Dec 1

In today’s analysis of economic indicators, I tried to visually explore the time series of crucial variables in our dataset. I used  the seaborn library, by plotting a line plot that showcases the evolution of key factors over time. The variables i used include logan_passengers, total_jobs, unemp_rate, med_housing_price, and housing_sales_vol. The resultt is a time-traveling journey across dates, where each line on the plot explains these aspects of variables. It’s like creating a historical timeline of the given dataset that allowed me to grasp the patterns, trends, and potential connections between these variables.

After that for Time Sereis Analysis, i’ve utilized the seasonal_decompose function from the statsmodels.tsa module to break down time series data into its key components: trend, seasonal, and residual. Specifically, I’ve chosen to decompose three variables—total jobs, unemployment rate, and median housing price—from my dataset. The seasonal_decompose function helps me understand the underlying patterns and fluctuations in these variables over time.

For each chosen variable, I’ve created a set of subplots using matplotlib, displaying the observed values, trend, seasonal component, and residual component. The observed plot shows the raw data, while the trend plot reveals the long-term direction, the seasonal plot highlights recurring patterns, and the residual plot captures what’s left unexplained. This visual breakdown helped me gain insights into the individual elements that contribute to the overall behavior of each variable.

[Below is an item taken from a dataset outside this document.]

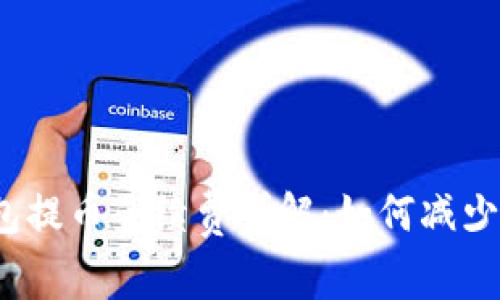 小狐钱包提币手续费详解：如何减少手续费？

After that, for insights into the overall direction and behavior of ‘total_jobs’ over the forecasted period, I plotted a linear trend that signifies a consistent, straight-line pattern in the variable’s values.

For that, I performed time series forecasting using the ARIMA (AutoRegressive Integrated Moving Average) model for the ‘total_jobs’ variable in the dataset. I began by importing the  functions from the statsmodels.tsa module,; seasonal_decompose for decomposing the time series and ARIMA for building the forecasting model. The time series data for ‘total_jobs’ was extracted for the period from January 2013 to December 2019, which served as the training data for the model.

I then iinitiated an ARIMA model with a specified order of (1, 1, 1) . The model was then fitted to the training data using the fit() method. After fitting, I forecasted future values for the ‘total_jobs’ variable, specifying the number of steps to forecast into the future (in this case, 12 steps or months).

The visual output of the code is a graph that showcases the actual time series values for ‘total_jobs’ as a blue line and the forecasted values as a red line. The x-axis represents time (date), and the y-axis represents the values of the ‘total_jobs’ variable. The linear progressive graph indicates a trend in the ‘total_jobs’ data, suggesting a systematic increase or decrease over time. In this context, .

Finally, I’ve crafted a web app that acts as a control panel for delving into the depths of our dataset. Picture the dataset as a treasure chest full of various gems, each gem representing different aspects like jobs, housing prices, and more. The app zooms in on two particular gems: total jobs and median housing prices. The dropdown menus act like magical selectors (X and Y) that allow me to choose which gems to compare. With the first dropdown (X), I can pick what I want on the left side of the comparison (let’s call it the x-axis), say the total number of jobs. The second dropdown (Y) lets me choose what I want on the right side (the y-axis), perhaps the median housing prices.

Now, imagine the scatter plot in the middle as a mystical map that shows where these selected gems interact. Initially, the map shows something (we’re not sure what) just to fill the space. As I change my choices with the dropdowns, the map updates, unveiling how total jobs relate to median housing prices. It’s like having a  window into the dataset, allowing us to witness patterns and connections between these two key aspects.

This setup essentially turns the exploration of data into an interactive adventure. It’s a dashboard where I pick two things, and it throws a visual representation to help me understand the correlation bw those two things.

Think of X and Y as two aspects we want to compare.
It’s basically like setting up a control panel for exploring the data. The two drop-down menus allows us to pick  X and Y from our data.